We are these days witnessing the same thing across the country. Mr. Obama & Co. want health care reform and they insist on doing it their way. As they spread across the land taking their plans to various communities, people are gathering to hear them and in lots of places they are not liking what they are hearing. So they protest, sometimes showing visible outrage with what they are hearing. And, yes, some of these meetings are attended by people who have been urged to show up by organizers who would like them to make it evident that they oppose the administration's plans.

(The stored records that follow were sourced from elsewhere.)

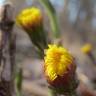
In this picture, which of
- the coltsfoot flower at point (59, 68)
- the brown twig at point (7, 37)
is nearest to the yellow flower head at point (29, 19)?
the brown twig at point (7, 37)

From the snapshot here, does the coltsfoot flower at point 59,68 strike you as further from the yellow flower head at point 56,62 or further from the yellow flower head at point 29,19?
the yellow flower head at point 29,19

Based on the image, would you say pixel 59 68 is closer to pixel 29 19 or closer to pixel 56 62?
pixel 56 62

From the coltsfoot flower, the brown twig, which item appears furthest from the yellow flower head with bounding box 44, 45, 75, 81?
the brown twig

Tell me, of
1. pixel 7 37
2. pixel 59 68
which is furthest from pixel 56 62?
pixel 7 37

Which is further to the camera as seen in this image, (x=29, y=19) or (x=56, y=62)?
(x=29, y=19)

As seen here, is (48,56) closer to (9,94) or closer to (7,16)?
(9,94)

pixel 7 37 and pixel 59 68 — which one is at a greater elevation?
pixel 7 37
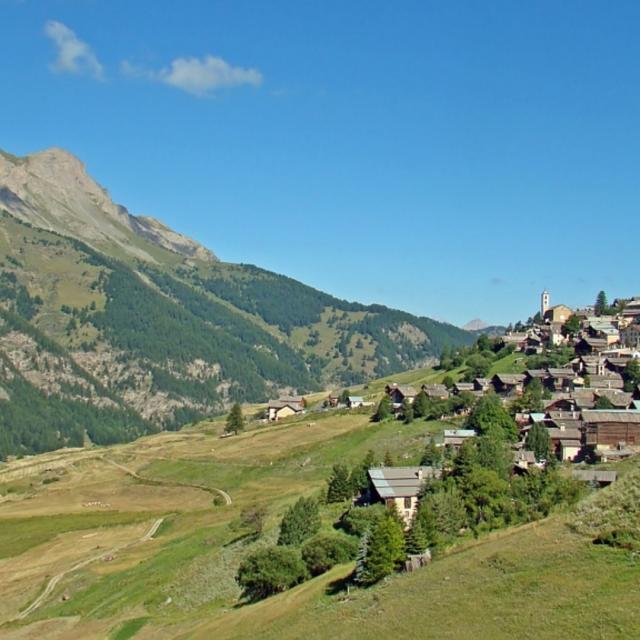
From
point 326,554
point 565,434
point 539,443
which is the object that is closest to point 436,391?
point 565,434

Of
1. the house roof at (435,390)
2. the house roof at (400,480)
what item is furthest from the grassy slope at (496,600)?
the house roof at (435,390)

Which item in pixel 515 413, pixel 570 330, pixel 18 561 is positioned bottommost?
pixel 18 561

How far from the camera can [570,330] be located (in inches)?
7136

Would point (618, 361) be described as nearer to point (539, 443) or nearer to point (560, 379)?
point (560, 379)

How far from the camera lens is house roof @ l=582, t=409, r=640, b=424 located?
96.1m

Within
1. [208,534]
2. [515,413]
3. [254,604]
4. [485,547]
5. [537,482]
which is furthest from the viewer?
[515,413]

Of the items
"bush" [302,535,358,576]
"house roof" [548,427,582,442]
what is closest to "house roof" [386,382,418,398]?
"house roof" [548,427,582,442]

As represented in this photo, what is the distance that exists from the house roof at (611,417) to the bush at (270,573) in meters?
44.8

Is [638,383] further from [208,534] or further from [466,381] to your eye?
[208,534]

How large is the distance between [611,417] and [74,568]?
203 ft

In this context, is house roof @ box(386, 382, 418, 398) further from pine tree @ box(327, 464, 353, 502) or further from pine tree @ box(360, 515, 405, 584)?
pine tree @ box(360, 515, 405, 584)

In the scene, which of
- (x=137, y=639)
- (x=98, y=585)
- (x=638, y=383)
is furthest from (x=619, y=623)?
(x=638, y=383)

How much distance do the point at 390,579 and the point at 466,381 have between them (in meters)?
112

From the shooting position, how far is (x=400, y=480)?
8131cm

Many of them probably took a leaf out of Mr. Obama's own book about how to organize communities to achieve exactly what these protesters and their own organizers have in mind. (Mr. Obama was famously involved in leading people in various communities to organize people so that they can more effectively promote their agendas.) But turn around is not fair play by any means, not if one listens to Mr. Obama's cheerleaders in the media, the likes of Paul Krugman, Gail Collins, and Charles M. Blow, all of them writing on the Op Ed page of The New York Times denouncing the protesters and whoever may or may not have had a hand in organizing them.
Why is it Democrats who finds it so intolerable when democracy doesn't go their way? Why can only those results that support their own "ideological agenda"--a term Mr. Obama & Co. like to deploy when they wish to besmirch the opposition--manage to be democratic, while when the vote or the meetings go against them, something must have undermined the democratic process? My guess is that many of these folks really do not want democracy at all. They have their plans, in which they have full confidence whether Americans across the country agree with them, and only when the majority likes those plans will majority rule--or even just minority participation--be something that's acceptable to them.
Mind you, it is not my point to insist on carte blanches for democracy, not by any means. I am in full accord with the implication of that famous example of misguided democracy provided by the lynch mob. However the majority might insist on hanging someone, if no due process was followed in convicting him, it's a no go. Democracy itself isn't sufficient. It must be guided by principles of justice, which is what due process brings to the table. Limited democracy, applied by restricting the process to matters open for a vote, is the ticket, not the bloated, illiberal sort so many enthusiasts want. An that is how democracy is supposed to work in a free country. Some rather few matters can be up for a vote, yes, but not everything. The Bill of Rights was added to the U.S. Constitution precisely in that spirit. No majority support for forcing people to worship in a given way can be legitimate; no majority support for shutting down disagreeable editorialists--and, by extension, community organizers--is legitimate. Not even majority support for taking people's property unless, again, due process has been in play.
Maybe Democrats should abide by the spirit that gave rise to the principles of their party. Even the Bush administration took it to heart not to roundly denounce the protesters of its policies by impugning their commitment to the democratic process.